§ **Отрывок**:
::::::
Наконец, если мы применим к обозначенной ситуации главный критерий познания — постижение сущности объектов, то выводы последуют аналогичные. Животное не знает сущности объекта (эта сущность для него вообще не существует), деятельность человека без знания сущности попросту не состоится.

Но здесь, полагаем, нужны некоторые пояснения. Не слишком ли ригористичен, строг введенный нами критерий познания? Ведь не всякое познание постигает сущность явлений. Например, принято утверждать,
что сущность познается только на уровне абстрактного, логического мышления, на уровне же чувственного отражения реальности отображается внешнее, несущественное в предмете. Но как известно, чувственное отражение присуще и животному. Следовательно, здесь одно из двух: либо человеческое чувственное познание не есть познание, ибо оно не постигает сущности, либо введенный нами критерий недостаточно универсален
и не «срабатывает» при определении характера чувственного отражения.

Однако сформулированная здесь альтернатива, несмотря на ее кажущуюся очевидность, некорректна. Поясним это на таком примере, точнее,
с помощью такой аналогии. Про эстетически неразвитого человека, воспринимающего произведения живописи говорят, что он не видит линии,
не чувствует колорита, не ощущает перспективы, хотя способности видеть
в обычном смысле он не лишен, по крайней мере, он отдает себе отчет,
что именно изображено на картине (произведения современных модернистов я не имею ввиду). Не очень образованный эстетически человек имеет
в сущности один критерий оценки литературных произведений: как в жизни. Но в литературе — и прежде всего реалистической — все бывает
как раз «не как в жизни»: скачущая фигура царя по Петербургу («Медный всадник» А. С. Пушкина), летящая над Москвой Маргарита («Мастер
и Маргарита» М. А. Булгакова). Правда жизни и правда искусства — разные вещи. Поэтому художественно неразвитый человек не способен к эстетическому познанию произведений искусства, их действительная ценность и содержание оказываются для него непостижимыми.

Но какое отношение имеет все сказанное к сформулированной здесь проблеме? Очень даже прямое. Животное отражает предметы такими, какими они существуют, фигурально говоря, «как в жизни», без попытки раскрыть, что они есть, каково их объективное содержание. Животное способно ощутить твердость предмета, но не «знает», что такое твердость. Человеческая чувственность носит радикально иной характер. Чисто чувственного отражения человеком реальности не существует, оно всегда нагружено, опосредованно имеющимися у него рациональными представлениями о предмете. Чувственный образ человека (ощущения, восприятия, представления) — это всегда сплав чувственного и рационального. Именно поэтому, например, на уровне представлений человек способен к чувственной абстракции, к выделению в отображаемом предмете главного, типичного, определяющего.

Итак, человек отличается от животного не только тем, что, кроме чувственного отражения, у него есть и абстрактный, логический уровень мышления. Сама чувственность человека принципиально иная, чем у животного. Встроенная, включенная в общий познавательный процесс, чувственная ступень познания человека интенционирована, направлена на постижение сущности предметов. Отсюда человеческая чувственность — это познание, знания. Отсюда же и следует, что чувственная ступень познания есть по своей природе идеальное. Что, собственно говоря, и требовалось доказать.
::::::
§ **Исходные данные**:

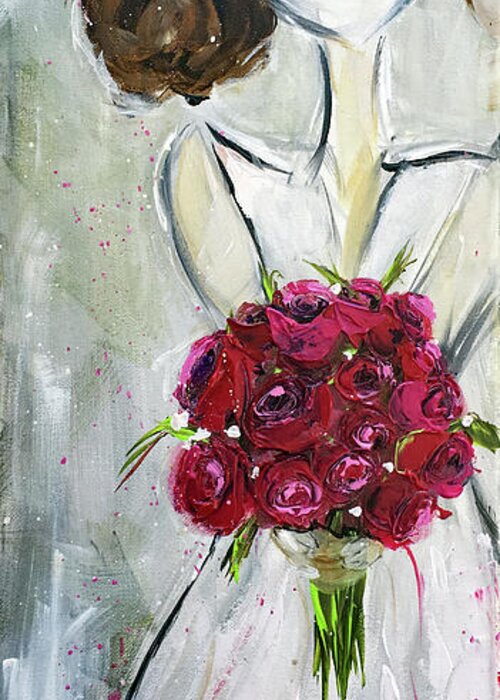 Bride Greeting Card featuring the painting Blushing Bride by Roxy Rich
::::::
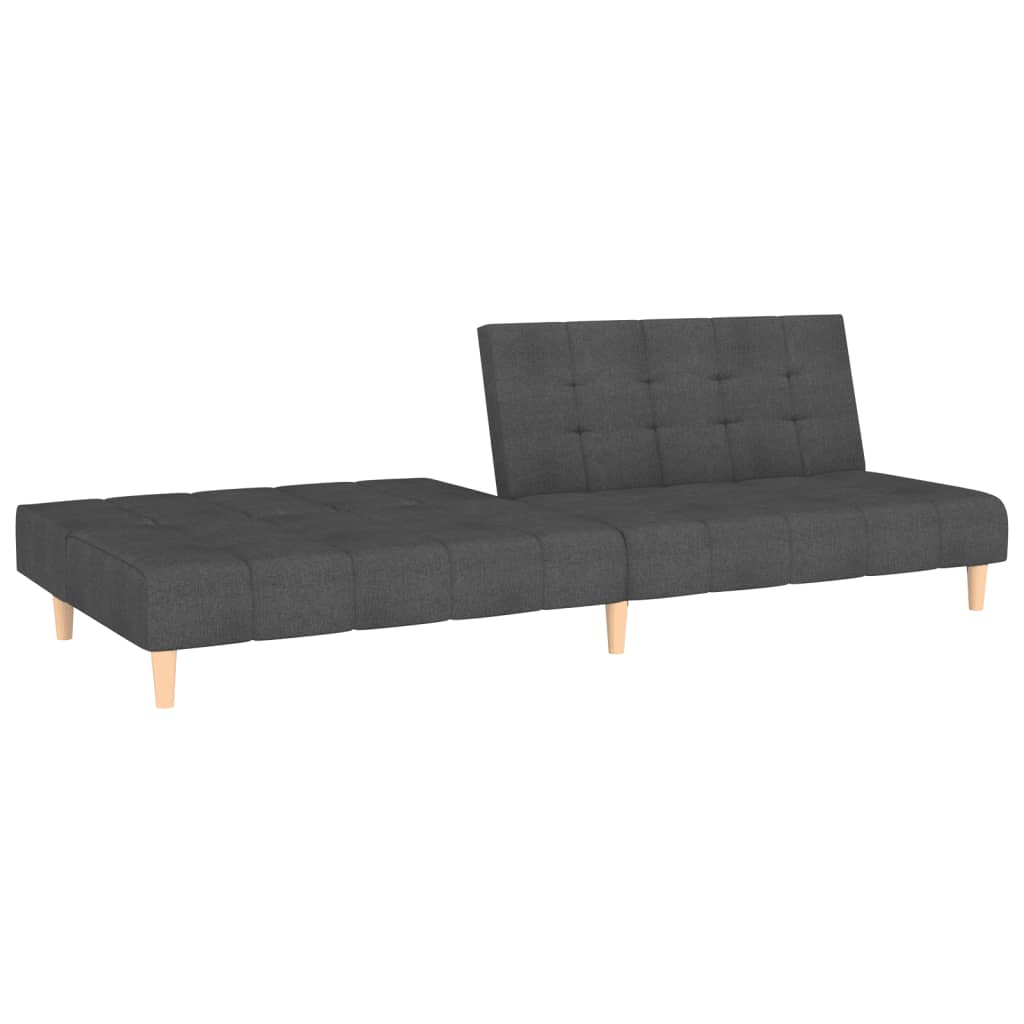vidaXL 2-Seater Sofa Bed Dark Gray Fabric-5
::::::
§ **Задание**: Перепишите дословно часть отрывка о познании, которая начинается со слов, содержащих «Итак, человек отличается», и заканчивается словами «и требовалось доказать.». Список никак не связан с отрывком.

§ **Ответ**:
Итак, человек отличается от животного не только тем, что, кроме чувственного отражения, у него есть и абстрактный, логический уровень мышления. Сама чувственность человека принципиально иная, чем у животного. Встроенная, включенная в общий познавательный процесс, чувственная ступень познания человека интенционирована, направлена на постижение сущности предметов. Отсюда человеческая чувственность — это познание, знания. Отсюда же и следует, что чувственная ступень познания есть по своей природе идеальное. Что, собственно говоря, и требовалось доказать.